───── DOCUMENT EXTRACT ─────
11.4Termination of this Agreement howsoever caused shall:

 

  (i) be without prejudice to any obligations or rights of either of the Parties accrued prior to such termination; and

 

  (ii) not affect any provision of this Agreement which is expressly or by implication intended to come into effect on, or to continue in effect after such termination.

 

12.Assignment

 

12.1Neither Party may assign any benefit or obligation arising under this Agreement, without the prior written consent of the other Party.

 

12.2Notwithstanding Clause 12.1, [***] may without the prior written consent of the Intermediary:

 

  (i) assign or charge the benefit this Agreement as a whole to a bank or other financial institution as security for its borrowings or the borrowings of its Group;

 

  (ii) assign the benefit and burden of this Agreement as a whole to any other member of its Group.

 

12.3Any purported assignment that does not comply with the terms of this Clause 12 shall, as between the Parties be null and void.

 

11

 

 

13.General Provisions

 

13.1Waiver

 

Any failure to exercise or any delay in exercising a right or remedy provided by this Agreement or at law or in equity shall not constitute a waiver of the right or remedy or a waiver of any other rights or remedies. A waiver of a breach of any of the terms of this Agreement or of a default under this Agreement shall not constitute a waiver of any other breach or default and shall not affect the other terms of this Agreement.

 

13.2Remedies

 

The rights and remedies provided by this Agreement are cumulative and (subject as otherwise provided in this Agreement) are not exclusive of any rights or remedies provided at law or in equity.

 

13.3Variation

 

Subject to Clause 7.9, this Agreement may be varied by:

 

  (i) written agreement of the Parties; or

 

  (ii) written notification by [***] to the Intermediary provided [***] gives not less than 28 days’ notice of such variation and without prejudice to any accrued rights and liabilities of the Intermediary prior to such variation; or

 

  (iii) written notification by [***] on less than 28 days’ notice if, in [***]’s opinion, changes in legislation or rules of any relevant regulatory authority require it in which case [***] will give notice of the variation as soon as reasonably practicable.

 

13.4Severance

 

If any or administrative body of competent jurisdiction finds any provision of this Agreement to be invalid or unenforceable, such invalidity or unenforceability shall not affect the other provisions of this Agreement which shall remain in full force and effect, If any such provision would be valid or enforceable if some part of the provision were deleted, the provision in question shall apply with such modification as may be necessary to make it valid.

 

13.5Set-Off

 

[***] shall be entitled but not obliged at any time or times by giving written notice to the Intermediary to set off any liability of any Intermediary Group Company to any [***] Group Company against any Commission payable to the Intermediary. Any exercise by [***] of its rights under this Clause shall be without prejudice to any other rights or remedies available to [***] under this Agreement or otherwise.

 

13.6Entire Agreement

 

This Agreement, constitutes the entire agreement and understanding between the Parties in respect of the matters dealt with in it and supersedes, cancels and nullifies any previous written or oral agreement between the Parties relating to such matters notwithstanding the terms of any previous agreement or arrangement expressed to survive termination. The Intermediary and [***] acknowledges and agrees that in entering into this Agreement it does not rely on, and shall have no remedy in respect of, any statement, representation, warranty or understanding (whether negligently or innocently made) of any person (whether a Party or not) other than as expressly set out in this Agreement

 

13.7Non-Exclusive

 

This Agreement is not and shall not be deemed to be exclusive and the Parties are free to enter into similar agreements with other parties.
─────
- [ACTIVITY LIST]
#1 Duplicate the passage of the contract excerpt from "Subject to Clause" up to and including "as reasonably practicable.".
#2 For each statement, answer yes or no according to the contract excerpt, and quote the words that decide it: (a) Neither Party may assign a benefit or obligation under the Agreement without the other Party's prior written consent. (b) The Agreement is exclusive, so the Parties may not make similar agreements with other parties. (c) A delay in exercising a right under the Agreement counts as a waiver of that right.
#3 In one to three sentences, state the reason the contract excerpt gives for allowing a variation on less than 28 days' notice.
───── RECORD SET ─────
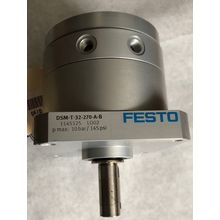 New FESTO DSM-T-32-270-A-B ROTARY ACTUATOR, DSM-T-32 270-A-B 1145125 LO02,AO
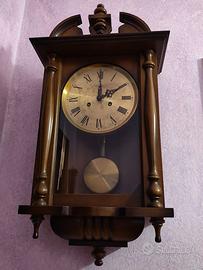 Orologio a pendolo da parete Kinzle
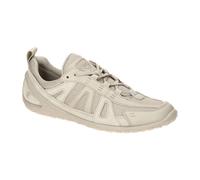 Ecco Biom Lite Schuhe grau gravel Damen 802433 - Größe 41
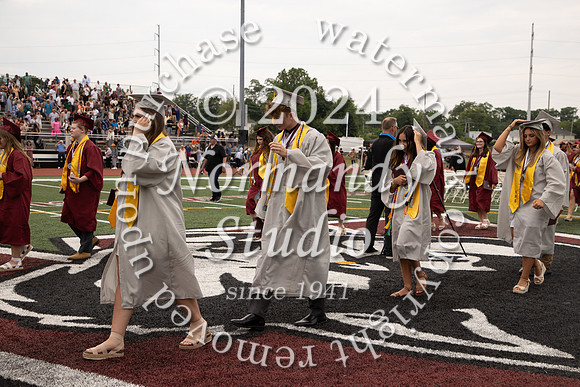 MAT_candids_017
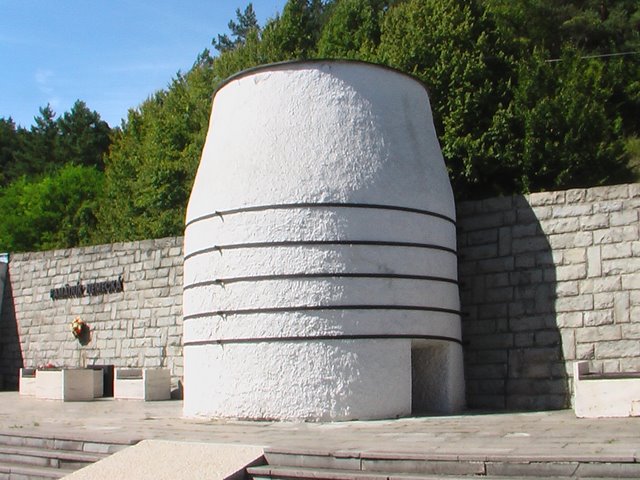 Nemecka-vápenka.JPG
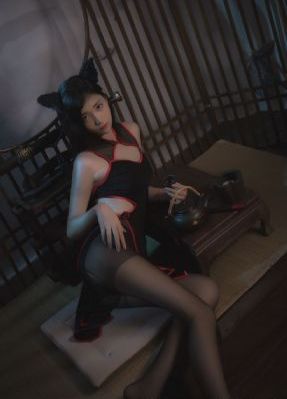 91女生国产高清在线-免费云播高清完整版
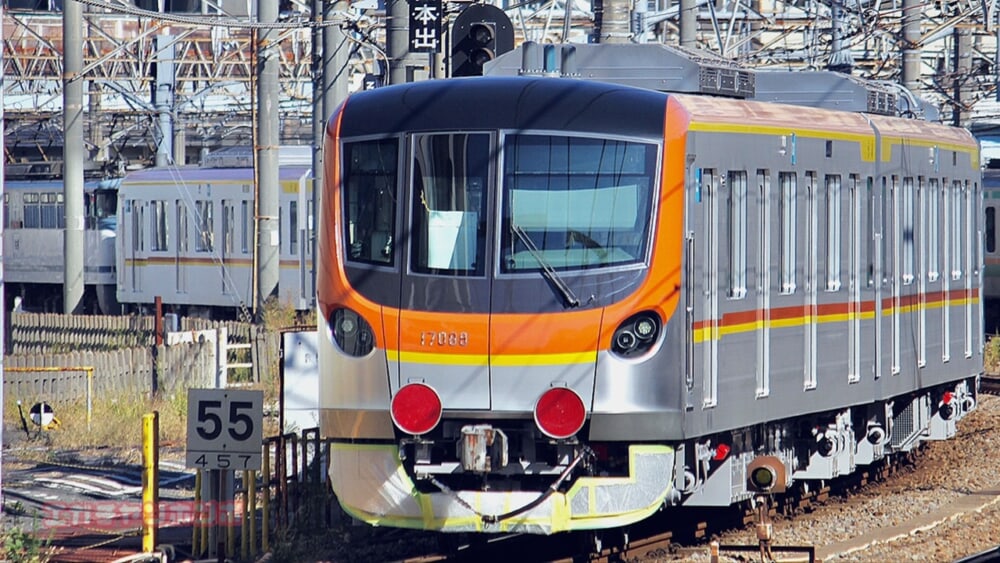 8060485c-6d5a-4f42-ab79-831df66f7fdf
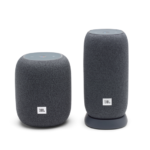 JBL Link Music - Image 5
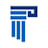 Logo Cartago Software GmbH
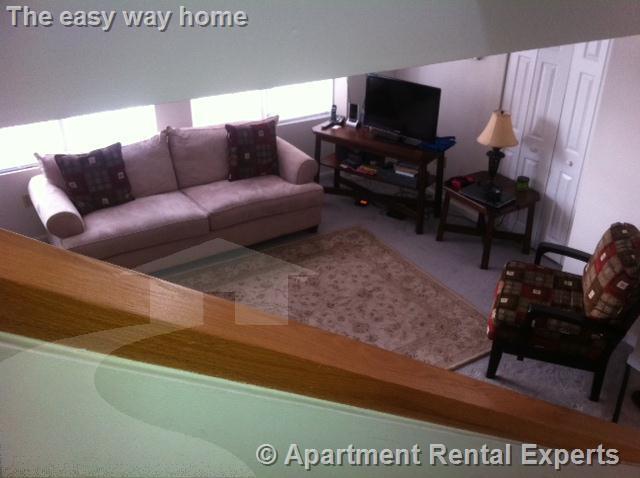 Building Photo - 175 Beacon St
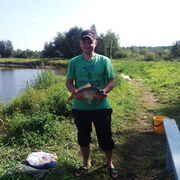 Jenya 38 Minsk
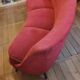 Sofa 50/60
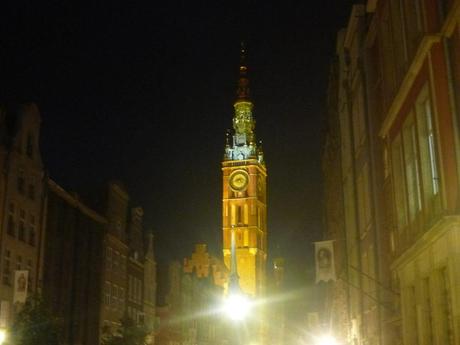 Mieszka W Polsce: Living in Poland – How to Find a Flat in Gdańsk Mieszka W Polsce: Living in Poland – How to Find a Flat in Gdańsk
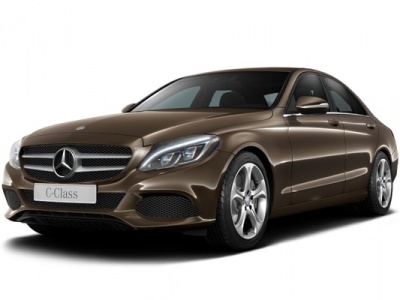 2017 Mercedes-Benz C-Класс C 200 4MATIC AT - 2 127 000 руб. 2017 Mercedes-Benz C-Класс C 200 4MATIC AT - 2 127 000 руб.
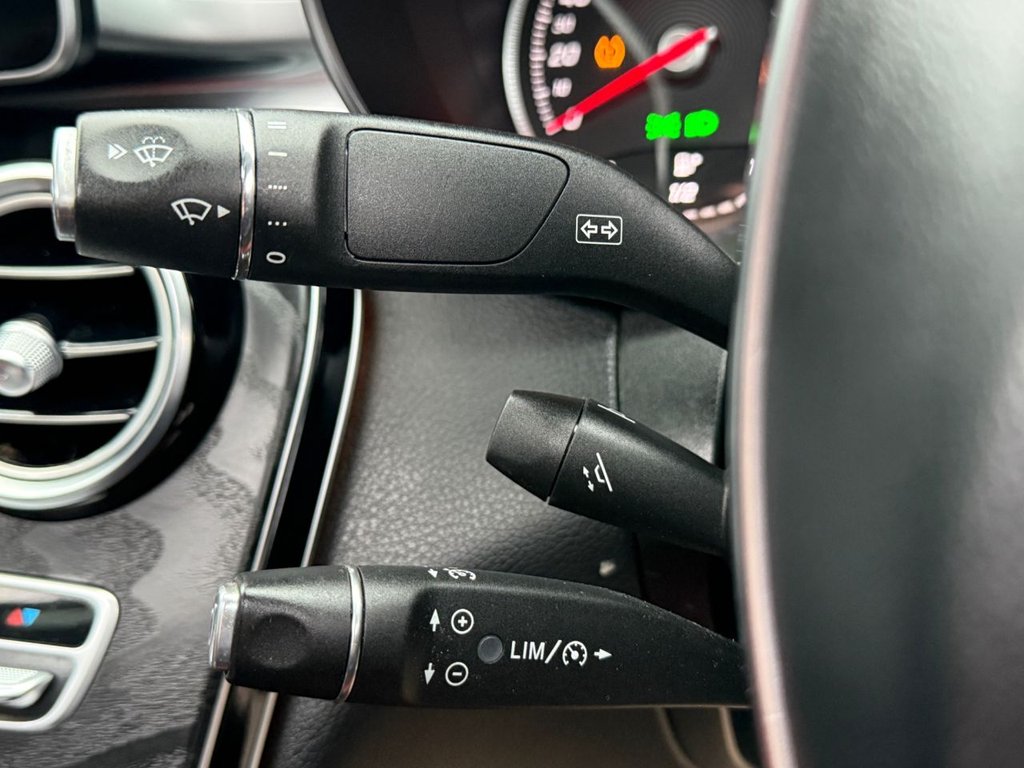 Used Mercedes-Benz GLC 2018 for sale - 77038308: Photo 45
─────
- [PROBLEM SOLUTIONS]
#1
Subject to Clause 7.9, this Agreement may be varied by:

 

  (i) written agreement of the Parties; or

 

  (ii) written notification by [***] to the Intermediary provided [***] gives not less than 28 days’ notice of such variation and without prejudice to any accrued rights and liabilities of the Intermediary prior to such variation; or

 

  (iii) written notification by [***] on less than 28 days’ notice if, in [***]’s opinion, changes in legislation or rules of any relevant regulatory authority require it in which case [***] will give notice of the variation as soon as reasonably practicable.

#2
(a) Yes: "Neither Party may assign any benefit or obligation arising under this Agreement, without the prior written consent of the other Party."
(b) No: "This Agreement is not and shall not be deemed to be exclusive and the Parties are free to enter into similar agreements with other parties."
(c) No: "Any failure to exercise or any delay in exercising a right or remedy provided by this Agreement or at law or in equity shall not constitute a waiver of the right or remedy"

#3 Under Clause 13.3(iii), a variation may be made by written notification on less than 28 days' notice if, in the opinion of the party shown as [***], changes in legislation or in the rules of any relevant regulatory authority require it. In that case, notice of the variation is to be given as soon as reasonably practicable.